Wenn das war-File deployt wird, wird anscheinend die context.xml ins conf/Catalina/localhost mit Dateinamen [webapp].xml kopiert. Diese xml-Datei dürfte jedoch vor der context.xml der WebApp gelesen werden und beinhaltet daher die leeren user/pwd Attribute. Der Fehler wird bereinigt wenn das war-File und diese [webapp].xml gelöscht werden. Das ist natürlich keine optimale Lösung, was könnte man da besser machen? Eventuell die context.xml in die server.xml einbinden, oder die context.xml gar nicht mehr ausliefern?

Danke für Tipps!


----------



## maki (14. Mai 2008)

Warum nicht auf Containermanaged ConnectionPool/DS umsteigen?

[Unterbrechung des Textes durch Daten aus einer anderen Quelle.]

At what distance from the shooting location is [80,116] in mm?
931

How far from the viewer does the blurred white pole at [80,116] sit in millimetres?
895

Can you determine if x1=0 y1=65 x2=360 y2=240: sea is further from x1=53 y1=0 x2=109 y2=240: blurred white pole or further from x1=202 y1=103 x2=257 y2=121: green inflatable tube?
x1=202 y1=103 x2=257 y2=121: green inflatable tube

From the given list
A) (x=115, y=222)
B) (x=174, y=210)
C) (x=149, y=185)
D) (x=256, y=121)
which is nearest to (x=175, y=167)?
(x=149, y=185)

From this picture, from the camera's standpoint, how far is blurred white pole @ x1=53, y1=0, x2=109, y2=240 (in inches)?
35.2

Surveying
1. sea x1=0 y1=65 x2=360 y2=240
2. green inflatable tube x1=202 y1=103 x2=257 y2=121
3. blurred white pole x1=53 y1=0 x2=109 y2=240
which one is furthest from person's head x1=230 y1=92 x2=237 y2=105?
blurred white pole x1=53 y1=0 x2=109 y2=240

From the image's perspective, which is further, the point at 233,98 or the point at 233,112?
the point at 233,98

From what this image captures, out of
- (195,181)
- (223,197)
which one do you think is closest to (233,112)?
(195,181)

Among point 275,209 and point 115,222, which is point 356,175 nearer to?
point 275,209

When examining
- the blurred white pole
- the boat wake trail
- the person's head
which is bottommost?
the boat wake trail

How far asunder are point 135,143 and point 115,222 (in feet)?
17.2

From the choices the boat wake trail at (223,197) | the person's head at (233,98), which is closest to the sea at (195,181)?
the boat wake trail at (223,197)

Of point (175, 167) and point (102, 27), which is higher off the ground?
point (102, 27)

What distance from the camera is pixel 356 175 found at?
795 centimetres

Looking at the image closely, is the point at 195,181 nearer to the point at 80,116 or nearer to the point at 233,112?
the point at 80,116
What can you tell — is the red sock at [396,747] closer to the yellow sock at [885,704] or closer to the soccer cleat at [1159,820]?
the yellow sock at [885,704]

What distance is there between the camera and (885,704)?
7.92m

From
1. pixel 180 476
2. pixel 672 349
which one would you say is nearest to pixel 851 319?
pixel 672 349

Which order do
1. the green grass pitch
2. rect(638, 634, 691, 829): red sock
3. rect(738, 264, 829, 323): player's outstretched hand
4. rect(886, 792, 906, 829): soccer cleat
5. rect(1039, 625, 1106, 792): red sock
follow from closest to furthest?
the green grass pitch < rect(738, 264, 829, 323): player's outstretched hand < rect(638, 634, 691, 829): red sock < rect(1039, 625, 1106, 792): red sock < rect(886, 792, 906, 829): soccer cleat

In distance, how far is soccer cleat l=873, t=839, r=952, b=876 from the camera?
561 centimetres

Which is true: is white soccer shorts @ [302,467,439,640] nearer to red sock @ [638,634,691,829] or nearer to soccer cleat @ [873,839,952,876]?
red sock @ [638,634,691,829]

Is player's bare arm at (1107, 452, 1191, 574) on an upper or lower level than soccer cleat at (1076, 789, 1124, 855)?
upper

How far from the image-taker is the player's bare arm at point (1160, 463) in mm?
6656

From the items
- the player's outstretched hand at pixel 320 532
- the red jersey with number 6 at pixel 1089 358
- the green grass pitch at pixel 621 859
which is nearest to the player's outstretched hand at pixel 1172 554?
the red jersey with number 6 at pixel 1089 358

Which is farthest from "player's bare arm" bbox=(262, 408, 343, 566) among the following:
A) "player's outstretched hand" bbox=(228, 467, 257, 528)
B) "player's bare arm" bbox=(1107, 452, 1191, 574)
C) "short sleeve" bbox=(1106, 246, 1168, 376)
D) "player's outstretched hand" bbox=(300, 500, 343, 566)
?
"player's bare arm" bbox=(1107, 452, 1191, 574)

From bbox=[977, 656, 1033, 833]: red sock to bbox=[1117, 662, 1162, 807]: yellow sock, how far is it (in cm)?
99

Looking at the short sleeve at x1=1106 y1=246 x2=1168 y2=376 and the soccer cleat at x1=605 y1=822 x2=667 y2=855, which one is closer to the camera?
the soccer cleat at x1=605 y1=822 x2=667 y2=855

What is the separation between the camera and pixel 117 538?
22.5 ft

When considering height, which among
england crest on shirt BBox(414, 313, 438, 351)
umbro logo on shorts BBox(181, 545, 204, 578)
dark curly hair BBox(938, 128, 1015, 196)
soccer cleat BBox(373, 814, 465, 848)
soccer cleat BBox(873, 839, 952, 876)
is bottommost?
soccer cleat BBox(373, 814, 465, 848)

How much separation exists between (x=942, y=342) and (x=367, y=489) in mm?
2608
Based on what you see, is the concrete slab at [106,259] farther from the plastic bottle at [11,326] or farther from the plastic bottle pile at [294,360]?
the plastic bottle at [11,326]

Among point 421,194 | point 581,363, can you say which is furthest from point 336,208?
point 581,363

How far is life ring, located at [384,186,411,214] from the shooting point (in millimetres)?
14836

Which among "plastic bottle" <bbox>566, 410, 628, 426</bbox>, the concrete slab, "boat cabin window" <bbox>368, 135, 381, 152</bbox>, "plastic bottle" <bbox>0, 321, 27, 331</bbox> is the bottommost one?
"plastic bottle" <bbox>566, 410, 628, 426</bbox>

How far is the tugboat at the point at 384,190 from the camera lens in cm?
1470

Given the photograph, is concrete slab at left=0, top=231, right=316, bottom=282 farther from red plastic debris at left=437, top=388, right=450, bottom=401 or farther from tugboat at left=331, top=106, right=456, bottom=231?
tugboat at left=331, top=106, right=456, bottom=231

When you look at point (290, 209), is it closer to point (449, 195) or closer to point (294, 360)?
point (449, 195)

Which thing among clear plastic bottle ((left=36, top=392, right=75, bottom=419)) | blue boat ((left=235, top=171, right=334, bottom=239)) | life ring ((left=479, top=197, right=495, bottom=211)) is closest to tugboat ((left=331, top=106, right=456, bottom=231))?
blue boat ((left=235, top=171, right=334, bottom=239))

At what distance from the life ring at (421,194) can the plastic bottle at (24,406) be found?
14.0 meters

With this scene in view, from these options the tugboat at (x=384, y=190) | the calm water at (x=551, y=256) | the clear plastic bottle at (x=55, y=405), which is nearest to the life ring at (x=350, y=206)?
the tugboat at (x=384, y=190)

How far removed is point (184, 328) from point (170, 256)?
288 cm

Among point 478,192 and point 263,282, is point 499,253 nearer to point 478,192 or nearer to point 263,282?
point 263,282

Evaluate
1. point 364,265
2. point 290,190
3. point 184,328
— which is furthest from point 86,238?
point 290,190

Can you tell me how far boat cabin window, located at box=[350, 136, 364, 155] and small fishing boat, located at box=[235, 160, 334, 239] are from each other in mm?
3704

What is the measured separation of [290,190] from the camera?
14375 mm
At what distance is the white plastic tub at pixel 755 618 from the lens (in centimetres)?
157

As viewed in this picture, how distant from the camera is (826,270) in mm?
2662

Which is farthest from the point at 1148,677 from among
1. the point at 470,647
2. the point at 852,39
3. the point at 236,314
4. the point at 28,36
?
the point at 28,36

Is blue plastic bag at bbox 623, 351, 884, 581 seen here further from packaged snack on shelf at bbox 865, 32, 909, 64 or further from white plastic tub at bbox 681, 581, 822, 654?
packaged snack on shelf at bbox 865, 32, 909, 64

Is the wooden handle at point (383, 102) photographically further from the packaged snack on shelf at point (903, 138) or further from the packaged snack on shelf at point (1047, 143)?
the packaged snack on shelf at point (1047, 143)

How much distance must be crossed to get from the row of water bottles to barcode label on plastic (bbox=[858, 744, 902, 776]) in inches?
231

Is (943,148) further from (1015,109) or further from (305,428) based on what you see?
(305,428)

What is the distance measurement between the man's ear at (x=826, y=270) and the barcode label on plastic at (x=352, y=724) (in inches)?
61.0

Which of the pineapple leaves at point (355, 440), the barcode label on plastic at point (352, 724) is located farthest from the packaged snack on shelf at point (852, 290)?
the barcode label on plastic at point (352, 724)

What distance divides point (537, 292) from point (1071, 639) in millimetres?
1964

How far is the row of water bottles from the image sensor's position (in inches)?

So würde der  Kunde seinen TC konfigurieren und damit die Datasource nebst Usernnamen und Passwort, die Anwendung (in der context.xml) steht dann nur noch der JNDI Name der DS, welcher immer gleich bleiben kann.


----------



## Niki (14. Mai 2008)

Danke für die Antwort. Wo kann man das beim TC konfigurieren? In der server.xml? Muss ich dann überhaupt noch die context.xml ausliefern wenn in der server.xml eh schon die DataSource konfiguriert ist? Oder schaut das anders aus?


----------



## maki (14. Mai 2008)

In der Server XML wird die DS konfiguriert (Conatiner Managed), in der Context.xml steht dann nur drinnen, dass diese DS von der Anwendung genutzt wird.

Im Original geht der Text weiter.